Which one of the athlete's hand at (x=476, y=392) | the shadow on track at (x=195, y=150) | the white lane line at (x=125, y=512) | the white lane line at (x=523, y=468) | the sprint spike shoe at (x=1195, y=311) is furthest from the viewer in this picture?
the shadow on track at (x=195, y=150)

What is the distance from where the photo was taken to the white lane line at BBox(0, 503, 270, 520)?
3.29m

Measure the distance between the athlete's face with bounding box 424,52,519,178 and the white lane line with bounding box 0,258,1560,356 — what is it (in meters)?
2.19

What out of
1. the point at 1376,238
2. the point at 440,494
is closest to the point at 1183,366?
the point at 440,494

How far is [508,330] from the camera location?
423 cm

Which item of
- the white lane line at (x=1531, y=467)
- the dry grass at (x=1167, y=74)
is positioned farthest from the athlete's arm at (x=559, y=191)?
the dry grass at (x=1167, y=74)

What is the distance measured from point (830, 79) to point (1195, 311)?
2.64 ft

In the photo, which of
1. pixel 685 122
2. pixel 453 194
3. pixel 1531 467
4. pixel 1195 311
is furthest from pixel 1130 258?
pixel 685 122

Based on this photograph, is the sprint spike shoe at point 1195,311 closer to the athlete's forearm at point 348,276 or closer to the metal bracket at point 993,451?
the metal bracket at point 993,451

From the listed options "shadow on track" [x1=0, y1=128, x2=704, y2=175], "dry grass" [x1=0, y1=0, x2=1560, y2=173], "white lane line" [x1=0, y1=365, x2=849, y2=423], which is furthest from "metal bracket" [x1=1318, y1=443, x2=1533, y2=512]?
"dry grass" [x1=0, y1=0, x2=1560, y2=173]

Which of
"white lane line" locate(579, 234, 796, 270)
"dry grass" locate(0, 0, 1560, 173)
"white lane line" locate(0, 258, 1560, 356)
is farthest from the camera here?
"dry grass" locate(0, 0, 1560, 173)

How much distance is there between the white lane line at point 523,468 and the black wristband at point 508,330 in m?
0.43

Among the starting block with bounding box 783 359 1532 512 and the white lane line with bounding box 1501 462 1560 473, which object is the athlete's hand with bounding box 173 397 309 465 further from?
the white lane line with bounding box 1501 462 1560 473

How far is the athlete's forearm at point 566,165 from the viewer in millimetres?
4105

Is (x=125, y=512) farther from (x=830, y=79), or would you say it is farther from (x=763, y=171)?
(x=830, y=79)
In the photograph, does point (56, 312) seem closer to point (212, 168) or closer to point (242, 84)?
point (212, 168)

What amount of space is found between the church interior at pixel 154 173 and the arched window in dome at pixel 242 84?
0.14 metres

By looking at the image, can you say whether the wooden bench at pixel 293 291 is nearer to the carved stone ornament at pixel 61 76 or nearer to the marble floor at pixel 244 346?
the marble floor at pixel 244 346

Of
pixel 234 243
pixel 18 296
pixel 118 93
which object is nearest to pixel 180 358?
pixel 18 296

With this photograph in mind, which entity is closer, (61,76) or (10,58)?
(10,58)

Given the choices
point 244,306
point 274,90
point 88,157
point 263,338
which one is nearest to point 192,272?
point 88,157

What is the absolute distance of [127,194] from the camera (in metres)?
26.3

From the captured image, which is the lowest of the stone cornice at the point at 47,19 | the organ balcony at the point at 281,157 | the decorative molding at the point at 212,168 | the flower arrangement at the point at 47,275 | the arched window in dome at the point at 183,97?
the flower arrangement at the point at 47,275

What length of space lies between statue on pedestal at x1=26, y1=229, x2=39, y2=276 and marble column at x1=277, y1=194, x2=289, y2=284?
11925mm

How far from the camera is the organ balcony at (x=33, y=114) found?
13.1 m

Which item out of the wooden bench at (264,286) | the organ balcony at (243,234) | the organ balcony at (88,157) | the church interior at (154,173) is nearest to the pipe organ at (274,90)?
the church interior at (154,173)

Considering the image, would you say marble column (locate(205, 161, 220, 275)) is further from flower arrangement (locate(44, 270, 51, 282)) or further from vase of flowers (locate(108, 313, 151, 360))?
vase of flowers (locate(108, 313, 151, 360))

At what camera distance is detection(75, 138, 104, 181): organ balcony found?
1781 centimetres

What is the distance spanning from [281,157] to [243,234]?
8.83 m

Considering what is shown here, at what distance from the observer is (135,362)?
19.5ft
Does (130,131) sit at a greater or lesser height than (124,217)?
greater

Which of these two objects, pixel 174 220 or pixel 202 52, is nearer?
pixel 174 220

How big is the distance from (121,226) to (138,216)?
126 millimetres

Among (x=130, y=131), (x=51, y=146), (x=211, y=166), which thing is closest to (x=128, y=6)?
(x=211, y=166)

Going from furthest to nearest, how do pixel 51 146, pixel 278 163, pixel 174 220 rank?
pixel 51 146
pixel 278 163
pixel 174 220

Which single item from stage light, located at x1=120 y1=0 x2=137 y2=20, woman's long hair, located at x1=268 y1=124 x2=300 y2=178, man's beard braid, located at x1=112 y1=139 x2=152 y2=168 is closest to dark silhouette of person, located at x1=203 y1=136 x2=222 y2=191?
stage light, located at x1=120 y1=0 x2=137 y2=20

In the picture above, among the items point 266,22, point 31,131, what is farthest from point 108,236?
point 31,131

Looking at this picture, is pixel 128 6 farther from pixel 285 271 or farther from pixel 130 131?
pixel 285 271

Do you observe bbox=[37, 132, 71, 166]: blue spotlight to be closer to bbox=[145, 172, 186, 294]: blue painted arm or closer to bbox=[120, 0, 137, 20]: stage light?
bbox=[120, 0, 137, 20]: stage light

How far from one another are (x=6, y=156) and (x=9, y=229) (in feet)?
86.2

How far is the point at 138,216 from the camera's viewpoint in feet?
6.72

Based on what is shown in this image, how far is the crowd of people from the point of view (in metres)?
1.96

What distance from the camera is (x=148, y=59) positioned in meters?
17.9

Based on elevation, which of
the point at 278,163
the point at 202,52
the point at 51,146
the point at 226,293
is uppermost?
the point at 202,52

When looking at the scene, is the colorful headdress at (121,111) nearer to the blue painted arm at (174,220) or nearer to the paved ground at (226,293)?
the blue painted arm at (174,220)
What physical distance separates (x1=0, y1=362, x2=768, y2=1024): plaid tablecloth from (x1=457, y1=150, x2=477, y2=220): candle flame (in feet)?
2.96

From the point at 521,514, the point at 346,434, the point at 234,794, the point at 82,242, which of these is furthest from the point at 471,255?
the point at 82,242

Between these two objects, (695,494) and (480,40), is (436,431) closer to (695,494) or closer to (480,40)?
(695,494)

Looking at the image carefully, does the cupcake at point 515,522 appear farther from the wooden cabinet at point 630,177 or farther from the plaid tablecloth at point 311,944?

---

_Do this:_
Present every line from the one containing "From the point at 521,514, the" through the end of the items, inclusive, as a Markdown table with the columns Row and Line, omitting blank lines.

_Output:_
| Row | Line |
|---|---|
| 1 | From the point at 521,514, the point at 346,434, the point at 234,794, the point at 82,242, which of these is furthest from the point at 471,255? |
| 2 | the point at 82,242 |
| 3 | Between these two objects, (695,494) and (480,40), is (436,431) closer to (695,494) or closer to (480,40)? |
| 4 | (695,494) |
| 5 | Looking at the image carefully, does the cupcake at point 515,522 appear farther from the wooden cabinet at point 630,177 or farther from the plaid tablecloth at point 311,944? |